Crafting strongly opinionated platforms can sometimes be counterproductive. Developer experience is a fragile mix of technical needs and tribal nuance among software engineering teams. For software engineering teams, being able to tailor a platform to fit their present needs and evolve along with their future workflows are critical in continuing to make use of a tool. A platform that can offer paved paths, but also be agile to accommodate such needs of software engineering teams, has a higher likelihood of success.

Open source platforms score high in this regard, especially ones with modular architectures where one component can swap out for others that the team sees fit.

  1. Extrinsic factors

Several important features that are outside the realm of technical capabilities play a critical role in the success of a platform. The foremost among these is the strength of the community that exists in the periphery of the tool. Any developer tool that has been successful, enjoys a devoted following among developer audiences. A lot of positives for the tool are derived from this kind of cognitive surplus. Adopters can expect support and guidance from practitioners, along with large volumes of knowledge disseminated in a decentralized fashion.

Commercial aspects such as licensing and accountability sometimes play into the equation, especially in verticals requiring strict compliance. In these cases, being attached to commercial entities plays a role in the successful adoption of these platforms.

Examples of Platforms

A good starting point is to start with one of the many solutions already available in the market that would suit the needs of your organization. Some examples of available tools that provide an abstraction to improve the developer experience over Kubernetes are:

  • RedHat Openshift – a unified platform to build, modernize and deploy applications at scale.
  • Weaveworks GitOps – a free and open source continuous delivery product to run apps in any Kubernetes.
  • Gimlet – a GitOps-based developer platform on top of the de-facto standards.
  • Epinio – installs into any Kubernetes cluster to bring your application from source code to deployment.
  • Cloud Foundry Korifi – the Cloud Foundry experience for cloud native workloads.
  • D2IQ – makes it easier to build and run Kubernetes at scale.
  • KubeFirst – a fully automated open source application delivery and infrastructure management GitOps platform.
  • Qovery – a platform to easily duplicate your infrastructure and create production-like environments in AWS.
  • Acorn – a simple application deployment framework for Kubernetes.

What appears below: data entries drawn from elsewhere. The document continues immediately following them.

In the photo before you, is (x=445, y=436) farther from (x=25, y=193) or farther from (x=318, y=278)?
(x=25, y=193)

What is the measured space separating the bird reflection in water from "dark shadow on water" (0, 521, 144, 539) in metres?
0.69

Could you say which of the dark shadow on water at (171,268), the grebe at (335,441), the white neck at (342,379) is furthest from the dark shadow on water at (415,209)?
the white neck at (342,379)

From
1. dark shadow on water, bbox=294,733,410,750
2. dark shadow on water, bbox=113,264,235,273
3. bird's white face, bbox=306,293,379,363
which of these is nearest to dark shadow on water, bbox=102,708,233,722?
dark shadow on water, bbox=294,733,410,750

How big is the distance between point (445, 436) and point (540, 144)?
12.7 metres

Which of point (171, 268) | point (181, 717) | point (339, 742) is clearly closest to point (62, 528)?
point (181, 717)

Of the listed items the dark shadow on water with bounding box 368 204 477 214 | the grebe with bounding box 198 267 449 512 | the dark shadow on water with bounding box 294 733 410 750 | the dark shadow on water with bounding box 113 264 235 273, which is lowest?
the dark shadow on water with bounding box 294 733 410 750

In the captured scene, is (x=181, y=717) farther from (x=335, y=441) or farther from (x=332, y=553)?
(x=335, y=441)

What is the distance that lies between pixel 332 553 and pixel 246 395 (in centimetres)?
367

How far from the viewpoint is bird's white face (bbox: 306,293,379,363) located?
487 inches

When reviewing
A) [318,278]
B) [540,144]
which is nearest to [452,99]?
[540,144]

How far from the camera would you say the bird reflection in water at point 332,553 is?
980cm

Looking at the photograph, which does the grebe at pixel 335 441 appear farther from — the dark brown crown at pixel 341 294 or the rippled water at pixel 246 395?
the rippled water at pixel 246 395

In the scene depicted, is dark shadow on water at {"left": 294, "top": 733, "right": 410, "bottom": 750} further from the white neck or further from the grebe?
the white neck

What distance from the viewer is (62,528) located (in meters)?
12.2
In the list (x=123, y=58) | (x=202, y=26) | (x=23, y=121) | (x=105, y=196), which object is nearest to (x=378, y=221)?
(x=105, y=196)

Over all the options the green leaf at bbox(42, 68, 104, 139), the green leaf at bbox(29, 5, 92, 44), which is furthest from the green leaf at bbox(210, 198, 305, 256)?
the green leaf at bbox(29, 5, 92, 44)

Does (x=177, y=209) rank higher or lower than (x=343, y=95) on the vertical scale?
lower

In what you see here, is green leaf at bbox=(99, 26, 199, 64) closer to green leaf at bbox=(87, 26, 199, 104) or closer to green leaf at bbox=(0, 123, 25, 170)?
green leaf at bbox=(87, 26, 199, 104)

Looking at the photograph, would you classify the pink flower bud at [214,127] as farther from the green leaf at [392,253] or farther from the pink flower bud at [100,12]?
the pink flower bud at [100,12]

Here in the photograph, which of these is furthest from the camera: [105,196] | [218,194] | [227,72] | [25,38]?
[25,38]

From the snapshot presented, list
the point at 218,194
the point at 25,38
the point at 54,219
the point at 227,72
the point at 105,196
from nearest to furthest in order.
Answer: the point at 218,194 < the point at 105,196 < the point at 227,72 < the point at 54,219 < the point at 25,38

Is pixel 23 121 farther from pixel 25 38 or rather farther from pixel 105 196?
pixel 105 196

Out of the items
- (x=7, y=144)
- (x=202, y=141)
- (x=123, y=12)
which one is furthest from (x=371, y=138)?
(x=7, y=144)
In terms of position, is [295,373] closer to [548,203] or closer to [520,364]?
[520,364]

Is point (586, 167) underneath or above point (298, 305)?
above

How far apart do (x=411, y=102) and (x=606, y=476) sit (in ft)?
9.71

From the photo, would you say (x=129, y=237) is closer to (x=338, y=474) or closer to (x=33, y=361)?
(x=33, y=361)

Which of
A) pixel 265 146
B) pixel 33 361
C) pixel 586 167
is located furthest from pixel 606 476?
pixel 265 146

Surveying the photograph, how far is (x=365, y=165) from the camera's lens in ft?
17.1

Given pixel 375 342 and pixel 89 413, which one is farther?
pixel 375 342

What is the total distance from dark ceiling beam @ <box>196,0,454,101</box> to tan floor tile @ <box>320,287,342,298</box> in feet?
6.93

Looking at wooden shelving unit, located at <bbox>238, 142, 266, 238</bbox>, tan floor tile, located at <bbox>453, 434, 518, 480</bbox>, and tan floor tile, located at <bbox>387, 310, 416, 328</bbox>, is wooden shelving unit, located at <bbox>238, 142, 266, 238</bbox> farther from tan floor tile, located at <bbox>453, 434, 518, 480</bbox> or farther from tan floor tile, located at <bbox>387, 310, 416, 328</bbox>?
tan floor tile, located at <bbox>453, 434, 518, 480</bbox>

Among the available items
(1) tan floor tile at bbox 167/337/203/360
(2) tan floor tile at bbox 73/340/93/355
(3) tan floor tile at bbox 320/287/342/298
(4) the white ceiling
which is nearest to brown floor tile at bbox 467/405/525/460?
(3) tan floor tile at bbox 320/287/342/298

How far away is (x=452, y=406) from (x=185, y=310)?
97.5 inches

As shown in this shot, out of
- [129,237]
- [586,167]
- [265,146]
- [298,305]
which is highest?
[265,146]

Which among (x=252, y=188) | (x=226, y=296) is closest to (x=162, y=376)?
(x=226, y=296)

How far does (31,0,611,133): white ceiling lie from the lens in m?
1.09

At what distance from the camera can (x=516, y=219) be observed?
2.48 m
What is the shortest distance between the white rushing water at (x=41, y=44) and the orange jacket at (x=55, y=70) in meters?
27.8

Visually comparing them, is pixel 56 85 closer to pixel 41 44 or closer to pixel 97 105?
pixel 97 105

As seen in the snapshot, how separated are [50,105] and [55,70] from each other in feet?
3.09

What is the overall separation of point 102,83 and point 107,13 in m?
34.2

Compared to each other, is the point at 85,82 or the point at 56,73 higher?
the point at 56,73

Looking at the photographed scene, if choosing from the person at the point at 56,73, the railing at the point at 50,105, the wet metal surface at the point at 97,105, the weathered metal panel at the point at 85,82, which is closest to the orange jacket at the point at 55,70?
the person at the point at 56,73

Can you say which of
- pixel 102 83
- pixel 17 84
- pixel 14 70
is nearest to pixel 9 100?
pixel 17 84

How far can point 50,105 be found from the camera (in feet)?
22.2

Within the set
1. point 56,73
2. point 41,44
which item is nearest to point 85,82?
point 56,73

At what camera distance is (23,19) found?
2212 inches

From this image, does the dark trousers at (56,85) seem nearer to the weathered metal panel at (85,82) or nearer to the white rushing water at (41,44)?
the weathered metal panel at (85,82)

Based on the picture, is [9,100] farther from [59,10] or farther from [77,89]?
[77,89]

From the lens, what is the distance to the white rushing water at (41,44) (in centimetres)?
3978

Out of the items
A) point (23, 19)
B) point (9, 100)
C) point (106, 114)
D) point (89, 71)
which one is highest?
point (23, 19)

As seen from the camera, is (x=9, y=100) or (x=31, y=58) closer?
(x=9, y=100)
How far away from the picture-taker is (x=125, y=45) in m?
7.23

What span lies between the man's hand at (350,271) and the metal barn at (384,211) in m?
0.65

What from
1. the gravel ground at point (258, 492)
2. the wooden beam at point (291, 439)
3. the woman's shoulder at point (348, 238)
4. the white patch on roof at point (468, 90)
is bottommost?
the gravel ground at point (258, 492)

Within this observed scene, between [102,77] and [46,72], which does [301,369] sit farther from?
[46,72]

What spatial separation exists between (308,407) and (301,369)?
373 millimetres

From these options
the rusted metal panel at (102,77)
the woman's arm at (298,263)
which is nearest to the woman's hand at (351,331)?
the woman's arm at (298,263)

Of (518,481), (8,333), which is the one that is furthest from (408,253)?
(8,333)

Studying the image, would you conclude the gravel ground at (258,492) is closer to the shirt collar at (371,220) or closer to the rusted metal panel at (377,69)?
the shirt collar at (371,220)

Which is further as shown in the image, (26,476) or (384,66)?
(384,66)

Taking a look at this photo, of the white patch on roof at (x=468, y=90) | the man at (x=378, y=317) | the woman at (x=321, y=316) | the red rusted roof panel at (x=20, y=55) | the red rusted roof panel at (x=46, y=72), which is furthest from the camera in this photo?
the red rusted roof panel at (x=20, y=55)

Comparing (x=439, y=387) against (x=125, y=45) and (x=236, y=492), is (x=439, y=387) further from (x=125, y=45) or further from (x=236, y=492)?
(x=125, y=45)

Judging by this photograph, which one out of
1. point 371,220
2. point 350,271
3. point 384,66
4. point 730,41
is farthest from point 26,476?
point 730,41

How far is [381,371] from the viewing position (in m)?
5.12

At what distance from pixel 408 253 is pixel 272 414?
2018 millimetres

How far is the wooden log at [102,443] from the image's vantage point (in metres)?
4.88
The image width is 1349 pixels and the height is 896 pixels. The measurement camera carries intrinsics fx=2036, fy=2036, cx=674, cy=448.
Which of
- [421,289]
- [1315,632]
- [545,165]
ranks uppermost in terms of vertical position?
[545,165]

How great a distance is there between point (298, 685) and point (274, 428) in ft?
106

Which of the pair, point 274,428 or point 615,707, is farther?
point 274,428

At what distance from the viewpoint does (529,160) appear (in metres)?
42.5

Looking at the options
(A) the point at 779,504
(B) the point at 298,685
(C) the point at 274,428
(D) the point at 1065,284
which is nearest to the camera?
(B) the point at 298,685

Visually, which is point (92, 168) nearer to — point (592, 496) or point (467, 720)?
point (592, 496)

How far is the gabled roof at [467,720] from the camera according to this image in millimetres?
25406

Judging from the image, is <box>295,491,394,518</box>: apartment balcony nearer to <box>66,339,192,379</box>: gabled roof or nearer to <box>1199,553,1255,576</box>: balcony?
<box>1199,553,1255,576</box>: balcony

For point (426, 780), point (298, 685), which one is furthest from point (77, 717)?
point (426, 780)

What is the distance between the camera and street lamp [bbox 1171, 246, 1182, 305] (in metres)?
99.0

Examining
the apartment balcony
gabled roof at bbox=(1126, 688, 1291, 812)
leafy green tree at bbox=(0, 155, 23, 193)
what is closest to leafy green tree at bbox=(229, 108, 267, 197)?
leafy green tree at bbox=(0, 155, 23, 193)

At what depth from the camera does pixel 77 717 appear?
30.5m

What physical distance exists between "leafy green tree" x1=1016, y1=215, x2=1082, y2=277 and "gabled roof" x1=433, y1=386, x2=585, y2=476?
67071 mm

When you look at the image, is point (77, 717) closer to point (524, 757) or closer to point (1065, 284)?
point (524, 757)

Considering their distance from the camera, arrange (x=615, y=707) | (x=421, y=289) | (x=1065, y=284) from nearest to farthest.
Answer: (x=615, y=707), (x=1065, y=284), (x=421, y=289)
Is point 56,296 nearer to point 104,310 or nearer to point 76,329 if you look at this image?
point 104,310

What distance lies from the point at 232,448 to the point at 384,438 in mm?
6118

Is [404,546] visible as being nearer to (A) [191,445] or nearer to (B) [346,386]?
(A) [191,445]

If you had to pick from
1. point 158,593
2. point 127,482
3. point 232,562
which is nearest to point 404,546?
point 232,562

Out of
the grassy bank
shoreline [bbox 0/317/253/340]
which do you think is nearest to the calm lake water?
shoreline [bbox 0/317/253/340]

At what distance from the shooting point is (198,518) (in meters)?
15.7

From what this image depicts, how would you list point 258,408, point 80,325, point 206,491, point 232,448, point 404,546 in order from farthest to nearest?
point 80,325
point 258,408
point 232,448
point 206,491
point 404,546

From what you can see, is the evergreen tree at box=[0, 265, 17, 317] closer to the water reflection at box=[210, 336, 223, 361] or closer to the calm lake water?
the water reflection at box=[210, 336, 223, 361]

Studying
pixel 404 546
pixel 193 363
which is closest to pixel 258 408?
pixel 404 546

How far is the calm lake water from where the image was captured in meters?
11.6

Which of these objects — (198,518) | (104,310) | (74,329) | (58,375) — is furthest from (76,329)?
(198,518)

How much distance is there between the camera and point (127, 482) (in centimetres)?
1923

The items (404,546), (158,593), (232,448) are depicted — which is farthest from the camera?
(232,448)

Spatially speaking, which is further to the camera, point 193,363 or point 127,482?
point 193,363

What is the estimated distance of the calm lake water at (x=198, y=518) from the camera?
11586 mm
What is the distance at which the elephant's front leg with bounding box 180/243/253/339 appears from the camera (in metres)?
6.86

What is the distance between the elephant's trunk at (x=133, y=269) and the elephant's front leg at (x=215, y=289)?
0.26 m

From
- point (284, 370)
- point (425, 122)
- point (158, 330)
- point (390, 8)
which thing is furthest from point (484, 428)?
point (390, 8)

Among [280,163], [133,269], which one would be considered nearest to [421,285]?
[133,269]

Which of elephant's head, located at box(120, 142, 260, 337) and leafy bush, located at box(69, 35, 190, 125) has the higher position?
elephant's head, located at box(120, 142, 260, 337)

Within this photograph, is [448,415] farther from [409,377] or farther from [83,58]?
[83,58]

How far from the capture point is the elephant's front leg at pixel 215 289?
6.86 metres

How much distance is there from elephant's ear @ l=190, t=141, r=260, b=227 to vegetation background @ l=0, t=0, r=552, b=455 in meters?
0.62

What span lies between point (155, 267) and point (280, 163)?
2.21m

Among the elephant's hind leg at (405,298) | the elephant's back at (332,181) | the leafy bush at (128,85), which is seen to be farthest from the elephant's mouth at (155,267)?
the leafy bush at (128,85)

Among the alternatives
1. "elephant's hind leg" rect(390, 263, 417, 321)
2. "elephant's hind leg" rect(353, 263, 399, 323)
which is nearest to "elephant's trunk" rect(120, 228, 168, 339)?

Conclusion: Self Evaluation

It’s encouraged that you create a checklist of the factors that matter the most to you and your organization before you embark on choosing a platform to enable a paved path to production excellence in Kubernetes. Here’s what a sample checklist might look like.

Your evaluations from an exercise such as this will hopefully make it easier for you to find a platform that is optimized to meet the needs of your engineering teams.